Quantification of Bacterial Alginate Using the Uronic Acid Carbazole Assay

Take a culture of the bacterium Pseudomonas aeruginosa in broth.

Plate the culture onto isolation agar and incubate to promote bacterial growth and the production of alginate, an exopolysaccharide composed of uronic acids.

Add isotonic saline to the bacterial lawn and scrape to collect the bacterial cells along with alginate.

Transfer the suspension into a tube, vortex to disperse the contents, and place it on ice to prevent enzymatic degradation.

Measure the optical density, or OD, to determine bacterial density.

Add the bacterial suspension to the acid-borate solution and mix to hydrolyze alginate into uronic acid monomers.

Add carbazole, a chromogenic reagent, and incubate. Under acidic conditions, the reagent reacts with uronic acids to form colored complexes.

Measure the absorbance to quantify the uronic acid levels, which reflect alginate concentration.

Using a standard curve, determine alginate concentration, then divide it by the measured bacterial cell density to calculate alginate production per unit of biomass.

To begin the uronic acid carbazole assay, identify a single colony from a pure culture of the desired strain to be tested and pick the colony using a sterile toothpick.

Place the toothpick in a culture test tube containing five milliliters of PIB. Grow in a shaker incubator at 37 degrees Celsius for 24 hours. Following incubation, add an aliquot of the cultured PIB broth onto a pre-warmed PIA plate.

Using a sterile cell spreader, spread the broth over the plate and grow at 37 degrees Celsius for 24 hours. Using a pipette controller and a sterile 50 milliliter pipette, add 0.85% sodium chloride to the grownup lawn and collect the sample by scraping the plate using a cell spreader. Aspirate the sample using a fresh 50 milliliter pipette and transfer into a 50 milliliter collection tube.

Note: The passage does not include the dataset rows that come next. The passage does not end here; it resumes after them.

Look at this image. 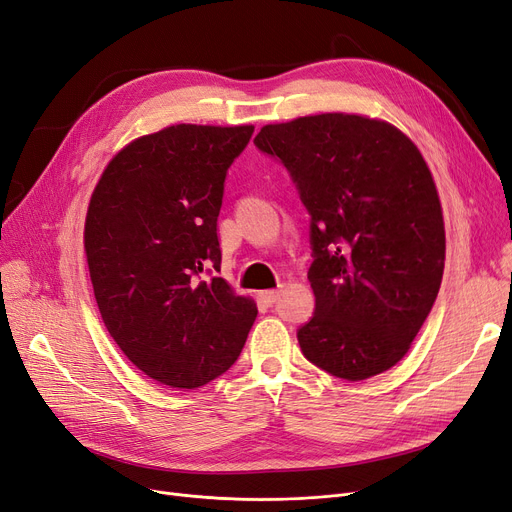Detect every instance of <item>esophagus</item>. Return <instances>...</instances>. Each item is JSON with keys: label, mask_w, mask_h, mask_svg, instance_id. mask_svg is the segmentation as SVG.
I'll return each mask as SVG.
<instances>
[{"label": "esophagus", "mask_w": 512, "mask_h": 512, "mask_svg": "<svg viewBox=\"0 0 512 512\" xmlns=\"http://www.w3.org/2000/svg\"><path fill=\"white\" fill-rule=\"evenodd\" d=\"M278 297H280V289H268V291H261V299L266 301V304H276L278 301Z\"/></svg>", "instance_id": "obj_1"}]
</instances>
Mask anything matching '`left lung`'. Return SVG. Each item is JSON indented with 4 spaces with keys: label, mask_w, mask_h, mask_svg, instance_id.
<instances>
[{
    "label": "left lung",
    "mask_w": 512,
    "mask_h": 512,
    "mask_svg": "<svg viewBox=\"0 0 512 512\" xmlns=\"http://www.w3.org/2000/svg\"><path fill=\"white\" fill-rule=\"evenodd\" d=\"M310 211L316 310L297 331L316 367L361 382L394 367L437 299L445 223L430 168L403 130L361 113L266 124Z\"/></svg>",
    "instance_id": "obj_1"
}]
</instances>
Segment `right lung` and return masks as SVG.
I'll return each instance as SVG.
<instances>
[{"mask_svg":"<svg viewBox=\"0 0 512 512\" xmlns=\"http://www.w3.org/2000/svg\"><path fill=\"white\" fill-rule=\"evenodd\" d=\"M251 124H173L124 145L88 202L84 251L113 342L151 380L198 388L230 369L257 304L213 276L223 181Z\"/></svg>","mask_w":512,"mask_h":512,"instance_id":"1","label":"right lung"}]
</instances>
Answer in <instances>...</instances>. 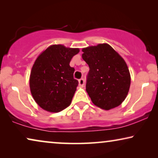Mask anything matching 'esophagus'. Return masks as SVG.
<instances>
[{
    "label": "esophagus",
    "mask_w": 158,
    "mask_h": 158,
    "mask_svg": "<svg viewBox=\"0 0 158 158\" xmlns=\"http://www.w3.org/2000/svg\"><path fill=\"white\" fill-rule=\"evenodd\" d=\"M78 83H79V86H80V87H81V88L84 87V85H85V81H84L83 78L80 79L79 81H78Z\"/></svg>",
    "instance_id": "obj_1"
}]
</instances>
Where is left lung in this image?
<instances>
[{"instance_id":"1","label":"left lung","mask_w":158,"mask_h":158,"mask_svg":"<svg viewBox=\"0 0 158 158\" xmlns=\"http://www.w3.org/2000/svg\"><path fill=\"white\" fill-rule=\"evenodd\" d=\"M89 66L86 91L93 103L103 110L118 106L127 98L131 76L124 60L106 43L83 48Z\"/></svg>"}]
</instances>
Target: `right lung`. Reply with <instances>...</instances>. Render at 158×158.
<instances>
[{"label": "right lung", "instance_id": "add662e5", "mask_svg": "<svg viewBox=\"0 0 158 158\" xmlns=\"http://www.w3.org/2000/svg\"><path fill=\"white\" fill-rule=\"evenodd\" d=\"M79 48L52 44L36 58L29 77L32 97L42 109L57 113L70 105L78 81L74 79L75 69L70 66Z\"/></svg>", "mask_w": 158, "mask_h": 158}]
</instances>
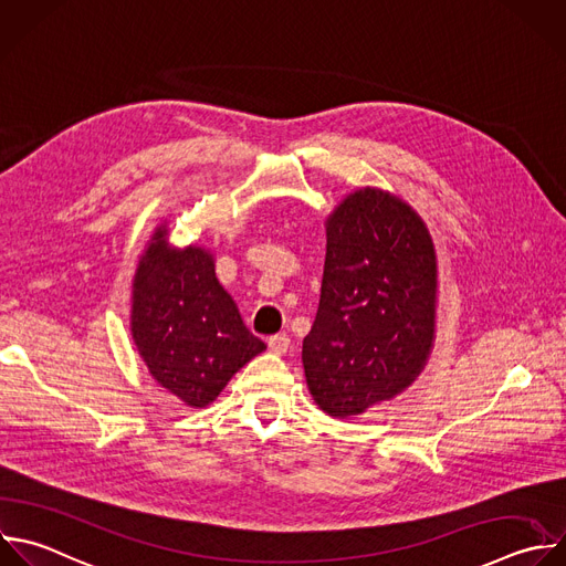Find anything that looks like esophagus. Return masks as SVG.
<instances>
[{
  "mask_svg": "<svg viewBox=\"0 0 566 566\" xmlns=\"http://www.w3.org/2000/svg\"><path fill=\"white\" fill-rule=\"evenodd\" d=\"M268 345H270V349H272L274 354H285V352H287V347H290V336H287L285 332L274 334V336H270Z\"/></svg>",
  "mask_w": 566,
  "mask_h": 566,
  "instance_id": "34e87169",
  "label": "esophagus"
}]
</instances>
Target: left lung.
I'll use <instances>...</instances> for the list:
<instances>
[{
    "instance_id": "obj_1",
    "label": "left lung",
    "mask_w": 566,
    "mask_h": 566,
    "mask_svg": "<svg viewBox=\"0 0 566 566\" xmlns=\"http://www.w3.org/2000/svg\"><path fill=\"white\" fill-rule=\"evenodd\" d=\"M436 252L420 217L380 190L349 195L327 219V254L303 367L316 405L358 416L402 391L433 340Z\"/></svg>"
}]
</instances>
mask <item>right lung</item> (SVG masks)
<instances>
[{
	"label": "right lung",
	"mask_w": 566,
	"mask_h": 566,
	"mask_svg": "<svg viewBox=\"0 0 566 566\" xmlns=\"http://www.w3.org/2000/svg\"><path fill=\"white\" fill-rule=\"evenodd\" d=\"M133 338L153 378L190 407L212 402L265 343L243 323L208 252L155 232L133 285Z\"/></svg>",
	"instance_id": "right-lung-1"
}]
</instances>
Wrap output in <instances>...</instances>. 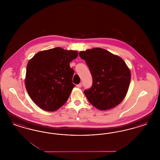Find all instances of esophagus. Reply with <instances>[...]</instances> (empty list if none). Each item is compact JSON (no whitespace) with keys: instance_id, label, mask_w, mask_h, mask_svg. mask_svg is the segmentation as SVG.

Vortex the sample on high to mix and place the samples on ice. To measure the OD 600 of the samples, first blank the spectrophotometer using one milliliter of 0.85% sodium chloride. Then add one milliliter of the sample to a new disposable cuvette and read the OD. Repeat this step twice to obtain a triplicate of reads for each sample.

Now add three milliliters of the sulfuric acid borate solution into culture tubes and let sit on ice. Add 350 microliters of the collected sample slowly to the acid mixture in the test tubes. After briefly vortexing on low, add 100 microliters of 0.1% carbazole and ethanol solution to the acid sample mixture.

Cap the tube and vortex on the medium setting for five seconds. Then place in a dry bath at 55 degrees Celsius for 30 minutes. After incubation, vortex the tubes briefly on high and allow to cool for five minutes.

Use the tube with 0.85% sodium chloride as a blank to the spectrophotometer. Then add one milliliter of the mixture to a clean cuvette and read the OD of the samples at 530 nanometers on a spectrophotometer. Prepare a standard curve by measuring the OD 530 of serial dilutions of known concentrations of d-mannuronic acid.

Repeat twice and extract a linear equation from these readings. Calculate the concentration of the alginate in each sample using the standard curve and divide the alginate concentration from linear equation by OD 600 to obtain the total amount of alginate per OD 600.